1. Con il provvedimento in epigrafe, reso il 15 ottobre – 11 novembre 2015,
il Tribunale di sorveglianza di Sassari ha rigettato l’istanza proposta il 19 maggio
2015 da Girolamo Rannesi, all’epoca detenuto nella Casa circondariale di Nuoro,
per l’accertamento positivo della sussistenza dell’impossibilità da parte sua di
prestare un’utile collaborazione in relazione alle sentenze di condanna per le
quali era stato emesso il provvedimento di esecuzione di pene concorrenti n.
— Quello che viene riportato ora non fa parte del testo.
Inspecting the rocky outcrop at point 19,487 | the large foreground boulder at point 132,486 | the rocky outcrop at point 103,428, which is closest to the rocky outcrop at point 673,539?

3/2015 SIEP del 21 gennaio 2015.

2. Avverso il provvedimento ha interposto ricorso il difensore del Rannesi
chiedendone l’annullamento sulla base del seguente motivo.
Il provvedimento era viziato da violazione dell’art. 606, comma 1, lett. b) ed
e), cod. proc. pen., in relazione al disposto degli artt. 4-bis, comma 1-bis, e 58ter Ord. pen., non essendosi il Tribunale – nel valutare la fattispecie di
impossibilità ed inesigibilità del contributo collaborativo – uniformato ai principi
di diritto operanti in materia che avrebbero dovuto indurlo a non travalicare i
limiti dei fatti concreti per i quali il Rannesi era stato imputato e poi condannato.
Non attenendosi a tale principio il Tribunale aveva fatto carico al ricorrente:
di non aver collaborato al fine dell’accertamento di canali di approvvigionamento
delle sostanze stupefacenti con riferimento a fatti che non erano stati oggetto di
accertamenti ed indagini specifiche, onde acquisire contributi per fatti che non
avevano costituito oggetto di indagine; di non aver cooperato in ordine ai reati in
materia di armi, però con riguardo a situazioni di fatto non meglio specificate e,
dunque, generiche; di non aver collaborato per il ritrovamento dell’arma con cui
era stato compiuto l’omicidio Marino, basandosi però sull’affermazione dubitativa
formulata nel relativo processo di cognizione da Giuseppe Grazioso, non
considerando che, non trattandosi di fatto accertato in modo sicuro, il riferimento
era costituito da una situazione connotata da perplessità di fondo sulla sua
effettiva sussistenza storica e, dunque, inidonea allo scopo perseguito.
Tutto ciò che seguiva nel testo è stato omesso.